* DOKUMEN SUMBER
Penyebab kerusakan lingkungan di hulu sungai Cimanuk yang memiliki luas mencapai 16.367 ,74 ha, adalah adanya aktivitas pertanian, wisata alam, tambang dan geotermal.  Selain itu Perhutani dengan   pola Pengelolaan Hutan Bersama Masyarakat (PHBM) belum terbukti bisa memanfaatkan kawasan hutan produksi dan hutan lindung yang menjadi pembukaan lahan di luar tugas pokok dan funginya. Tidak maksimalnya pembangunan Bendungan Copong, berdampak pada daya tampung air yang terbatas. Kejadian banjir bandang ini merupakan akumulasi dari kerusakan DAS Cimanuk juga daya guna lahan yang semakin memburuk. Pemerintah Daerah Garut harus mengupayakan untuk merevisi Rencana Tata Ruang Wilayah (RTRW) Kabupaten Garut, adanya audit kinerja Perhutani, adanya audit serta kajian Bendungan Copong, konsep pennggunaan penggunaan tata guna lahan dan kawasan di Gunung Papandayan, Cikuray, dan Mandalagiri, serta menganalisa sejarah banjir Cimacan.

 Alih fungsi lahan yang terjadi saat ini pada dasarnya terjadi akibat politik pembangunan yang tidak jelas arahnya dan tidak terintegrasi, sehingga kebijakan pembangunannya cenderung pragmatis. Sering kali pembangunan di satu sektor harus mengorbankan sektor lain. Prinsipnya, apa yang menguntungkan saat ini, itulah yang dilakukan, tanpa pertimbangan jangka panjang.

* DATA YANG DIBERIKAN
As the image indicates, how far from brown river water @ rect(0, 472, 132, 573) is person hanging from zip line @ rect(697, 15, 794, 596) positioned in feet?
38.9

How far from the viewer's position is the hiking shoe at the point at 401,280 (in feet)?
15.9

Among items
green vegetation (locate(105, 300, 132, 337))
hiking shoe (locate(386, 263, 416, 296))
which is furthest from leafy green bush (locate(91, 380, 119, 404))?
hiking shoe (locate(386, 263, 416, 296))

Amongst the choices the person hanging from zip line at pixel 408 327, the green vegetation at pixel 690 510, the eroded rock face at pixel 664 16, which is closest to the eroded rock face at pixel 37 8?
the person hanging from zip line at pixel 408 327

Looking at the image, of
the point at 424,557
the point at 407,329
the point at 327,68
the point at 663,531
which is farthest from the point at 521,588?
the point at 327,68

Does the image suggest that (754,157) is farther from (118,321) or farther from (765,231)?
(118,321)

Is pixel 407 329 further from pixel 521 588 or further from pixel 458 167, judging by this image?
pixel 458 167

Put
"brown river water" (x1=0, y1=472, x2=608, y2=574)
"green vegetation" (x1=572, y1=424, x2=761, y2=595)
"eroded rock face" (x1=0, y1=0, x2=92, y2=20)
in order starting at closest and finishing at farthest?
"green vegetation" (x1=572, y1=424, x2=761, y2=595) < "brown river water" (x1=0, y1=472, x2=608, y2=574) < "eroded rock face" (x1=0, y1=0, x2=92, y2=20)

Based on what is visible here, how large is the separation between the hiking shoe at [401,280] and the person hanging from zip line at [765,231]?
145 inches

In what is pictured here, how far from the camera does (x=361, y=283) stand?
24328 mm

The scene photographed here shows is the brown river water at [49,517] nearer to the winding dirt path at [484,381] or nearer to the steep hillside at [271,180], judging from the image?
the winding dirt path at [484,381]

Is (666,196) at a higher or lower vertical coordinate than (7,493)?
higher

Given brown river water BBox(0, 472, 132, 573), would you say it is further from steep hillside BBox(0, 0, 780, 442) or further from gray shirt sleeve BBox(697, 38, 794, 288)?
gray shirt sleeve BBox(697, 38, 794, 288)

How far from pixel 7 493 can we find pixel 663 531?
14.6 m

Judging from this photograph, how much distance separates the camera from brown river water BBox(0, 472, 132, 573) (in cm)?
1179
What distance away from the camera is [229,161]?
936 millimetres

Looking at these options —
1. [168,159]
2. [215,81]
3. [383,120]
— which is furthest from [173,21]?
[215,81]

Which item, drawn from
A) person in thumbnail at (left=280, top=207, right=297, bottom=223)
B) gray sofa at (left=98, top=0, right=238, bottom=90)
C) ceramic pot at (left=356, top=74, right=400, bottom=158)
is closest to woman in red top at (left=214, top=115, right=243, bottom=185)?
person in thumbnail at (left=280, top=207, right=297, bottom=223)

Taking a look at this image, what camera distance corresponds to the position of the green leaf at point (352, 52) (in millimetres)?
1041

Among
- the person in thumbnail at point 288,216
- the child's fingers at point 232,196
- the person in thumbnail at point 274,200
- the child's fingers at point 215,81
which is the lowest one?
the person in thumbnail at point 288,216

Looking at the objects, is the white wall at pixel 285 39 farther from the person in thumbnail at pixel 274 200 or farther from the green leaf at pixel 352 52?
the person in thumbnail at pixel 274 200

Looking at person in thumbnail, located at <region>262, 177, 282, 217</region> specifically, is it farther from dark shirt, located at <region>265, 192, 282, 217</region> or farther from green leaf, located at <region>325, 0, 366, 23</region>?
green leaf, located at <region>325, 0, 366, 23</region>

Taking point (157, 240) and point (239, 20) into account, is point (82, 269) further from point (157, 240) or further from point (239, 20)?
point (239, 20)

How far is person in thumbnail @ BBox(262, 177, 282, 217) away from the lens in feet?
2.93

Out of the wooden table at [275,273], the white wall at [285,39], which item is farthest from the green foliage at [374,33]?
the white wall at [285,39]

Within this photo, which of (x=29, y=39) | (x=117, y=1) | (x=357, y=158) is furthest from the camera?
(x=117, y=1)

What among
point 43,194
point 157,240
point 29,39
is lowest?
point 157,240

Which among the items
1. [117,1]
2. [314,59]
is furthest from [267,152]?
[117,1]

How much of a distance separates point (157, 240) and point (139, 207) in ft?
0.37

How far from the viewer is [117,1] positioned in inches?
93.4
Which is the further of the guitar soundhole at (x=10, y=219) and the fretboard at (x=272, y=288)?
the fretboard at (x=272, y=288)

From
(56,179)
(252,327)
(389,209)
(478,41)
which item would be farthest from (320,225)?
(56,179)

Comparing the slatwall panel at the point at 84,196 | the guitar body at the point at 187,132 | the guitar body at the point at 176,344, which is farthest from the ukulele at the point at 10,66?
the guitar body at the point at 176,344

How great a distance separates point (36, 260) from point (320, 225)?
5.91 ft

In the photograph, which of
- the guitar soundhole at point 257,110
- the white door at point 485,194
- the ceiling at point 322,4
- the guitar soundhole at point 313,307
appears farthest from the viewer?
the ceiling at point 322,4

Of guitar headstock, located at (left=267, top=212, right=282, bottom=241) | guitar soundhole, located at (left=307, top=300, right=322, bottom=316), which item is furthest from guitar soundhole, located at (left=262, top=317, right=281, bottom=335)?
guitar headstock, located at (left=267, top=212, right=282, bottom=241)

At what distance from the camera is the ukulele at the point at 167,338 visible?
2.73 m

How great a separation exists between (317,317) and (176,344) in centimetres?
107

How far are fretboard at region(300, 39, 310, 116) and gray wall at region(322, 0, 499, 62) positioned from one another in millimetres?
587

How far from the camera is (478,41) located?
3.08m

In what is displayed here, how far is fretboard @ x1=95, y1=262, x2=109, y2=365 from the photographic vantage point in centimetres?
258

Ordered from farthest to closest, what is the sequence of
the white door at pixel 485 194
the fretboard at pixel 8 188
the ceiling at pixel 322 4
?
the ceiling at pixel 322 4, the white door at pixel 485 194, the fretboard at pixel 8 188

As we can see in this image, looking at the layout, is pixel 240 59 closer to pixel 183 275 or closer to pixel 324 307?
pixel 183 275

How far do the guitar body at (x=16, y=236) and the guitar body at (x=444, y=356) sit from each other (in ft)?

* YANG HARUS DIKERJAKAN
1. Tentukan apakah setiap pernyataan berikut sesuai dengan teks tentang kerusakan hulu sungai Cimanuk: (a) pembangunan Bendungan Copong sudah berjalan maksimal; (b) wisata alam termasuk penyebab kerusakan lingkungan di hulu sungai Cimanuk; (c) kebijakan pembangunan cenderung pragmatis. Jawab ya atau tidak untuk masing-masing, lalu kutip kata-kata teks yang menjadi penentunya.
2. Tuliskan kembali bagian teks tentang kerusakan hulu sungai Cimanuk tanpa perubahan, dari "Alih fungsi lahan" sampai "pertimbangan jangka panjang.".

* JAWABAN LATIHAN
1.
(a) Tidak: "Tidak maksimalnya pembangunan Bendungan Copong, berdampak pada daya tampung air yang terbatas."
(b) Ya: "adalah adanya aktivitas pertanian, wisata alam, tambang dan geotermal."
(c) Ya: "sehingga kebijakan pembangunannya cenderung pragmatis."

2.
Alih fungsi lahan yang terjadi saat ini pada dasarnya terjadi akibat politik pembangunan yang tidak jelas arahnya dan tidak terintegrasi, sehingga kebijakan pembangunannya cenderung pragmatis. Sering kali pembangunan di satu sektor harus mengorbankan sektor lain. Prinsipnya, apa yang menguntungkan saat ini, itulah yang dilakukan, tanpa pertimbangan jangka panjang.